C) If removing the inner liner is the recommended way, how do you easily get the rivets out?
D) What’s the trick to easily get the belt back on? I found this pretty difficult, until I left off the tensioner, and then routing the belt over the tensioner and with it very out of position, I could get the mounting screw to start (I was really concerned about cross threading), but got lucky. After getting several threads engaged, I then positioned the tensioner correctly, and then snugged it up to do the final adjustment.
E) Also while I was talking to the Volvo mechanic at the dealer, he mentioned you should only ever rotate the tensioner clockwise, and that if you go too far, keep going all the way around! He stated the tensioner was like a clock escape mechanism, and I’d damage it if I rotated it counter-clock wise. I did over shoot very slightly, and just went backwards against his advice (I had already done this). So far no issues, but have less than 100 miles since doing the job.

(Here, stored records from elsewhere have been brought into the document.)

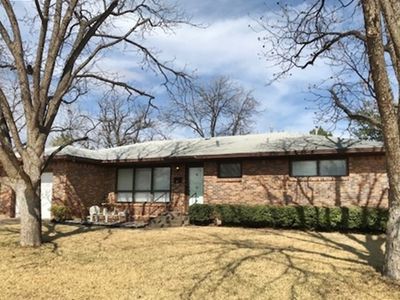 1407 Grand Ave, Sweetwater, TX, 79556
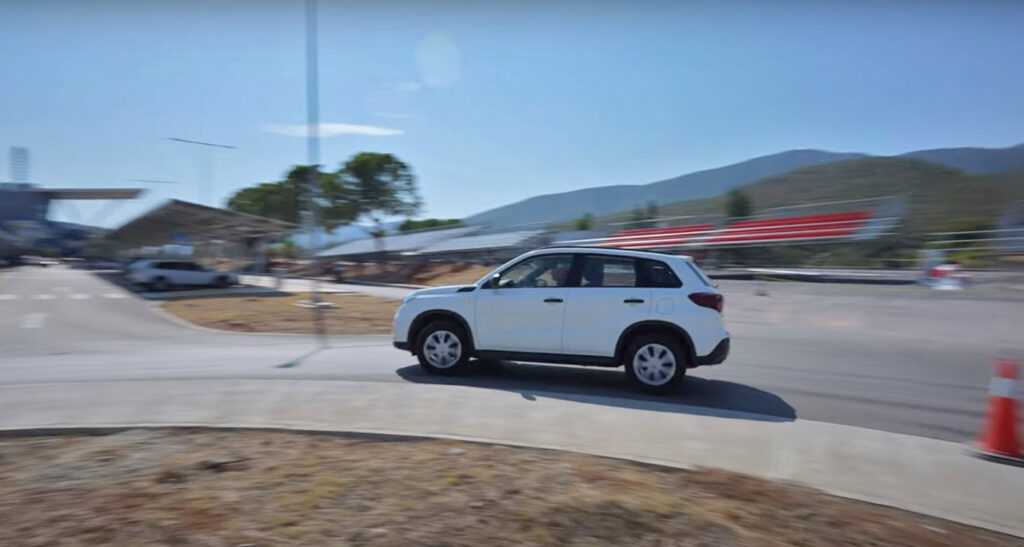 Βίντεο: «Βόλτα» στην υπερειδική του EKO Ράλλυ Ακρόπολις 2024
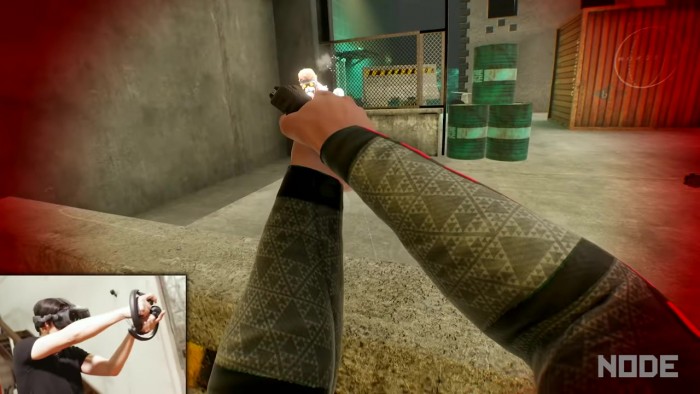 VR游戏《Boneworks》将于2020年12月10日在Steam上发售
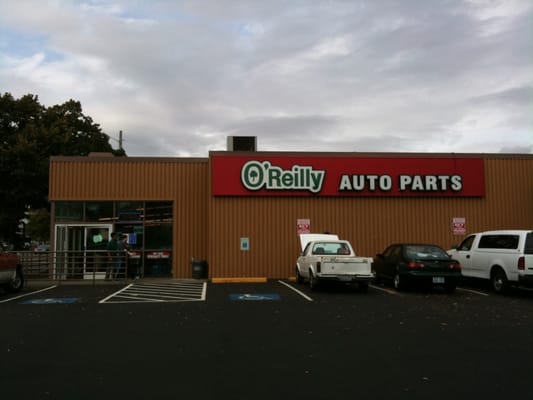 O’Reilly Auto Parts - Auto Parts & Supplies - Ballard ...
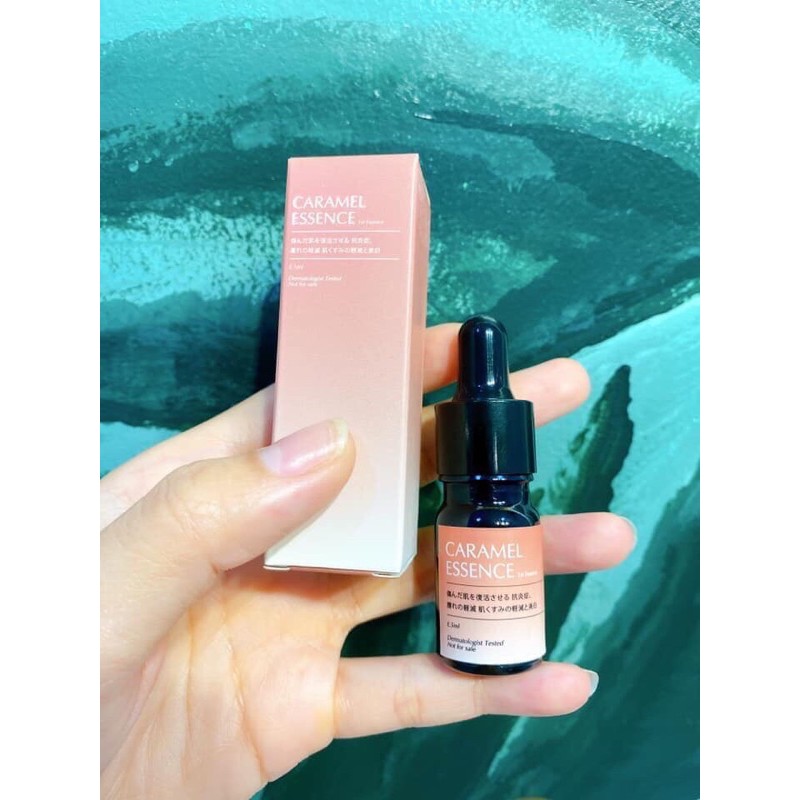 𝐒𝐞𝐫𝐮𝐦 𝐭𝐫𝐢̣ 𝐦𝐮̣𝐧 𝐂𝐚𝐫𝐚𝐦𝐞𝐥 𝐄𝐬𝐞𝐧𝐜𝐞 Nhật Bản | BigBuy360 - bigbuy360.vn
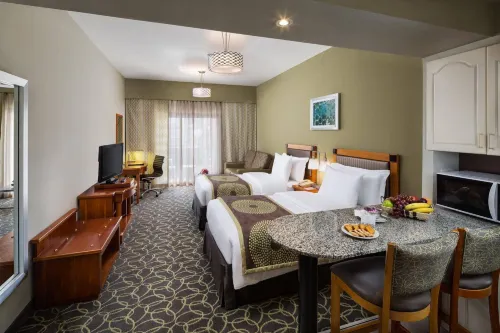 Savoy Park Hotel Apartments Номера Photos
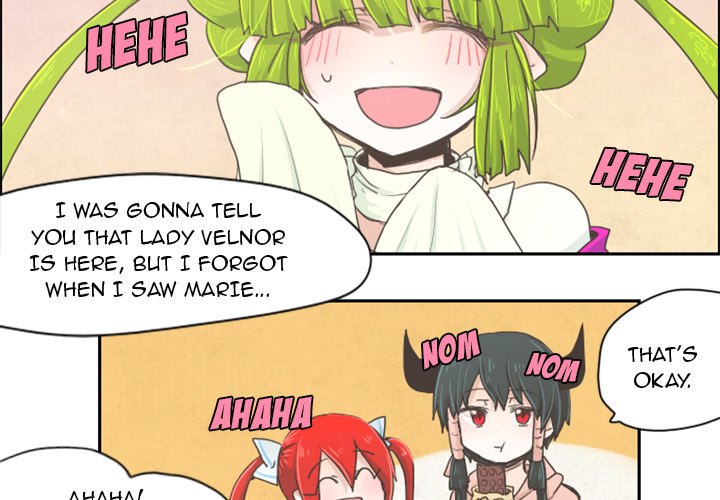 Go Away, Mr.Demon Chapter 4 image 1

Any comments from members about what he had said? I’ve never seen this on any forum I visited.

When doing this process, I noted that the plastic guard going over the CVJ, was broken. My guess I did this somehow when placing the front plastic engine cover back on. I cleaned it very well using lacquer thinner, and then using ABS pipe cement glued the locking tab back on. With such a small surface area, I didn’t expect this to work, but it did, although it took several hours to fully cure. I figured I’d pass this along to other members who might find this useful, and to ask what other have used and found successful?